Patients enrolled in the Mastectomy Reconstruction Outcomes Consortium Study, who received post-mastectomy radiotherapy and had immediate or delayed free abdominal-based autologous breast reconstruction were identified. Postoperative complications at one and two years after reconstruction were assessed. Patient reported outcomes were evaluated using the BREAST-Q questionnaire preoperatively, at one and two-years postoperatively. Bivariate analyses and mixed-effects regression models were used to compare outcomes.

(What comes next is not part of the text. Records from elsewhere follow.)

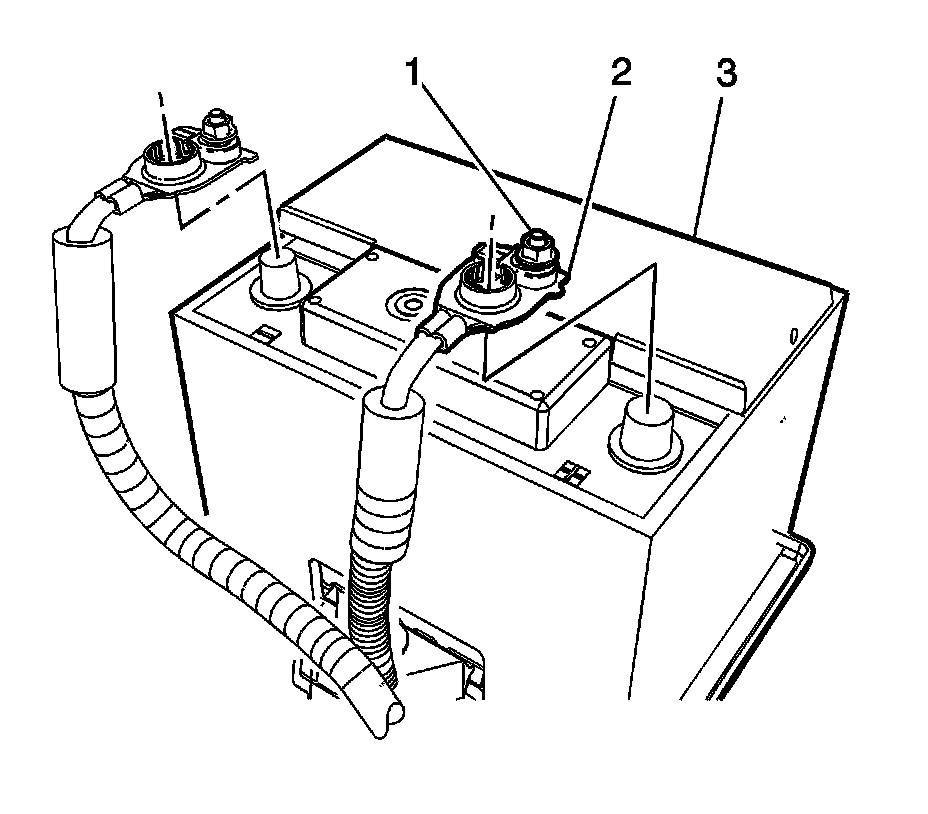 1
2
3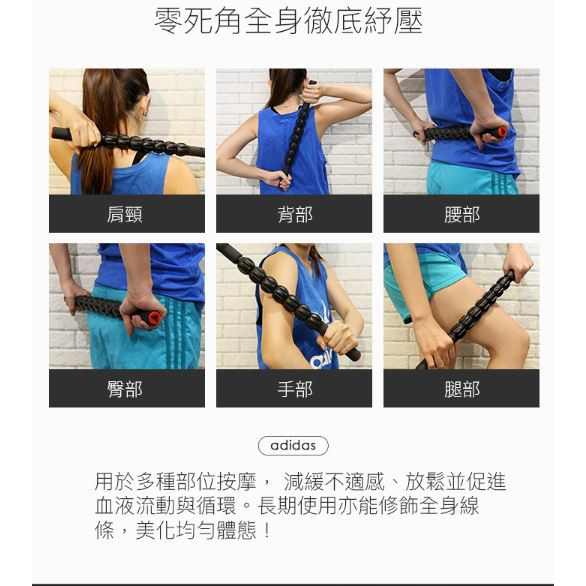 零死角全身徹底紓壓

肩頸

背部

腰部

臀部

手部

腿部

adidas

用於多種部位按摩， 減緩不適感、放鬆並促進血液流動與循環。長期使用亦能修飾全身線條，美化均勻體態！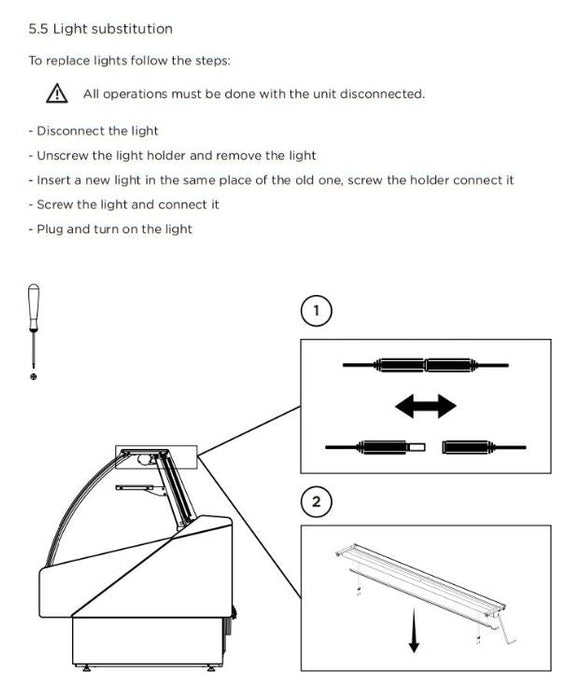 5.5 Light substitution

To replace lights follow the steps:

All operations must be done with the unit disconnected.

- Disconnect the light
- Unscrew the light holder and remove the light
- Insert a new light in the same place of the old one, screw the holder connect it
- Screw the light and connect it
- Plug and turn on the light

1

2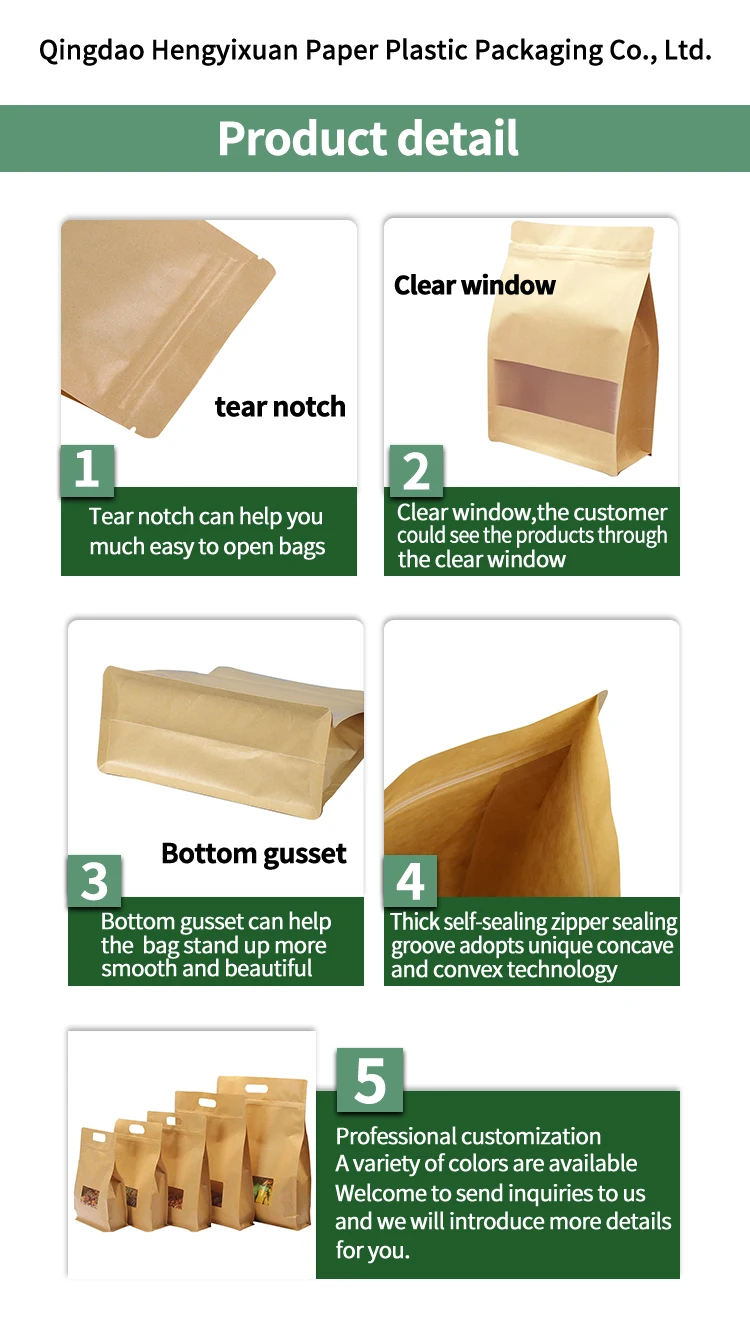 Qingdao Hengyixuan Paper Plastic Packaging Co., Ltd.

Product detail

tear notch

1

Tear notch can help you much easy to open bags

Clear window

2

Clear window,the customer could see the products through the clear window

Bottom gusset

3

Bottom gusset can help the bag stand up more smooth and beautiful

4

Thick self-sealing zipper sealing groove adopts unique concave and convex technology

5

Professional customization
A variety of colors are available
Welcome to send inquiries to us and we will introduce more details for you.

A total of 175 patients met our inclusion criteria. Immediate reconstructions were performed in 108 patients and delayed reconstructions in 67 patients. 93.5% of the immediate reconstructions were performed at a single center. Overall complication rates were similar based on reconstructive timing (25.9% immediate and 26.9% delayed at one year; p=0.54). Patients with delayed reconstruction reported significantly lower pre-reconstruction scores (p<0.0001) for satisfaction with breast, psychosocial and sexual well-being than did patients with immediate reconstruction. At one and two years postoperatively, both groups of patients reported comparable levels of satisfaction in assessed BREAST-Q domains.
From this prospective cohort, immediate autologous breast reconstruction in the setting of post-mastectomy radiation therapy appears to be a safe option that may be considered in select patients and centers. Breast aesthetics and quality of life, evaluated from the patient’s perspective, were not compromised by flap exposure to radiation therapy.